Innanzitutto c’è qualcosa di grossolano nel modo in cui i partiti si avvicinano a questa elezione del capo dello stato. Dell’irritualità se ne è già parlato. Della sensibilità, che si dovrebbe tenere di fronte a un presidente che esce, se ne è già scritto. Quello che non si è detto è che questo “portiamo Draghi al Quirinale” non può essere gestito con la goffaggine e l’interesse di Matteo Salvini e Giorgia Meloni che ripetono: “Eleggiamo Draghi al Quirinale e andiamo a votare”.

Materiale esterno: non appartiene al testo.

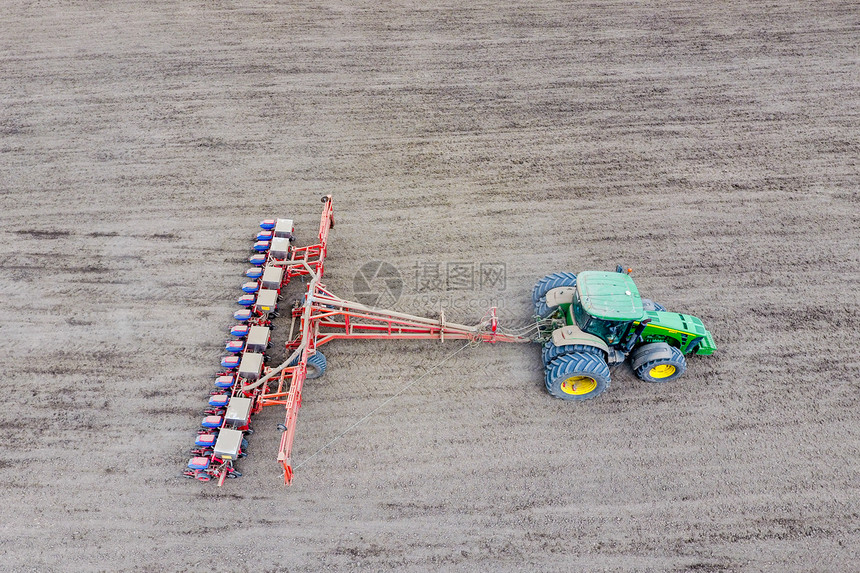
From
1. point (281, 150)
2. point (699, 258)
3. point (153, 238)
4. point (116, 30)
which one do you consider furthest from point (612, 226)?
point (116, 30)

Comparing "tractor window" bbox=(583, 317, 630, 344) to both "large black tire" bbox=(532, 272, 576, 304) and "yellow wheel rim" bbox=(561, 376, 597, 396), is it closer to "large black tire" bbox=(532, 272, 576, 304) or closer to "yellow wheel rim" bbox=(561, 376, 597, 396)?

Nello stesso tempo la sua permanenza a Palazzo Chigi non può essere collegata al calendario del Pd e del M5s. In questo caso l’agenda e il mandato sono fissati dal Pnrr. Tutto quello che Draghi pensa è stato pronunciato in pubblico: “C’è molto da fare”. La maggioranza che vuole bene a Draghi è preoccupata. Dice: “Rischiamo di perdere un gigante e tornare ad avere dei nani”. Dopo il risultato delle amministrative c’è chi gli vuole scegliere i corazzieri, i quadri da appendere, stabilire i suoi viaggi da emerito. Pensare di eleggere Draghi e ripetere “così andiamo a elezioni” non fa torto a Draghi. Racconta solo una certa irresponsabilità e anche una certa dimenticanza dei partiti che adesso si dicono perfino irritati. Lamentano, come nel caso del Documento programmatico di Bilancio, di aver ricevuto il testo in ritardo e solo a ridosso del Cdm. Fanno finta di non ricordare che sono stati loro a tenere aperta la trattativa. Chi ha visto il documento sa che si sta parlando di una tabella. Sarebbe quindi questo il documento segretissimo che non sarebbe stato inoltrato ai ministri con anticipo?

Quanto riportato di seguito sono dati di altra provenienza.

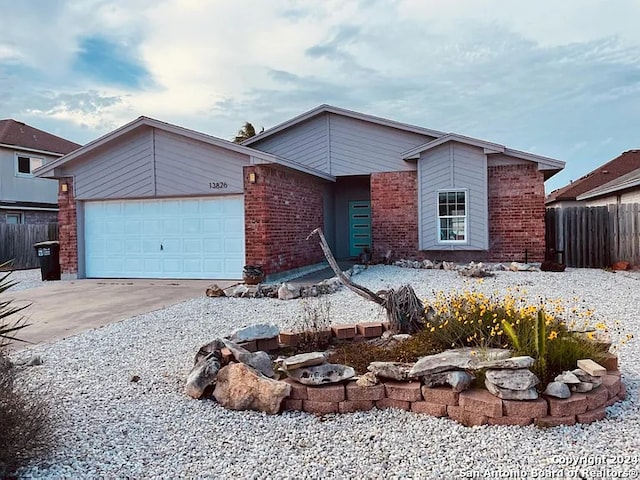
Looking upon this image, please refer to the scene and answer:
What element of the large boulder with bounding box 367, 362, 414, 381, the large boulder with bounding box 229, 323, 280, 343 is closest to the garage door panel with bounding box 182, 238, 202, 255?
the large boulder with bounding box 229, 323, 280, 343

Chi è angosciato di perderlo come premier e di non averlo come presidente spiega che la sua elezione al Quirinale è davvero l’unico modo per mettere in sicurezza l’Italia ma si ottiene solo “dopo aver messo in sicurezza Draghi”. Se davvero si vuole scegliere come il successore di Mattarella serve un’elezione condivisa, una “democratica incoronazione del Parlamento”. E servirebbe la figura del “regista”, ruolo che nella scorsa elezione è stato svolto da Matteo Renzi ma che al momento nessuno sembra capace di ricoprire.

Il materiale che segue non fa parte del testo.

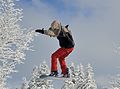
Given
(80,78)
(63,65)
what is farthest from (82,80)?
(63,65)

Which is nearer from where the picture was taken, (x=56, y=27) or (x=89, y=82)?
(x=56, y=27)

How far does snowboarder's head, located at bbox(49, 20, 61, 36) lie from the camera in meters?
12.2

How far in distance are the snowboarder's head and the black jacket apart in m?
0.20

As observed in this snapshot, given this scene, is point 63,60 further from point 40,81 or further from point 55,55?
point 40,81

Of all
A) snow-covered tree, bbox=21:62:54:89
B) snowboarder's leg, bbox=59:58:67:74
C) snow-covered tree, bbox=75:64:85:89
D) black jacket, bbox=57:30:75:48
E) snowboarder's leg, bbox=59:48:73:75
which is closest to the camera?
black jacket, bbox=57:30:75:48

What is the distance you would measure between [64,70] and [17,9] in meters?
10.6

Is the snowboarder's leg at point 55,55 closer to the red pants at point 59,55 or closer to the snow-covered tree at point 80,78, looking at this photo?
the red pants at point 59,55

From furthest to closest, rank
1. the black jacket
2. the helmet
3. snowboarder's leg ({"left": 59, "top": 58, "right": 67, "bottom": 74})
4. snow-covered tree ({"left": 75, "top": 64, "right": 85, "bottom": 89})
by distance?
snow-covered tree ({"left": 75, "top": 64, "right": 85, "bottom": 89}) < snowboarder's leg ({"left": 59, "top": 58, "right": 67, "bottom": 74}) < the black jacket < the helmet

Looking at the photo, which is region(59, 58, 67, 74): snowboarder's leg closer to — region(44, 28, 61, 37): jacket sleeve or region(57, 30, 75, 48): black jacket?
region(57, 30, 75, 48): black jacket

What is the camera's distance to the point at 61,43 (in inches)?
508

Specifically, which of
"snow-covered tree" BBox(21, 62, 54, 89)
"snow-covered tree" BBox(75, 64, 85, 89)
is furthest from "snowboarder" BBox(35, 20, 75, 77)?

Serve ancora un sostituto di Draghi, un uomo o una donna di competenza e rigore assoluto. Sono i grandi italiani come funzione, gli italiani che corrispondono, dice ancora la maggioranza che vuole salvaguardare questo tempo, “ai Sabino Cassese”. Se si vuole lasciare governare Draghi non si può mettere in discussione l’arco delle forze che lo sostengono. In un governo che diventa di “una parte”, verrebbe a mancare lo spirito del governo sopra le parti. C’è in pratica una specie di mercimonio del “brand Draghi” che viene fatto dai partiti. Cercano di vendere un capo di successo chiamato a riparare il loro insuccesso.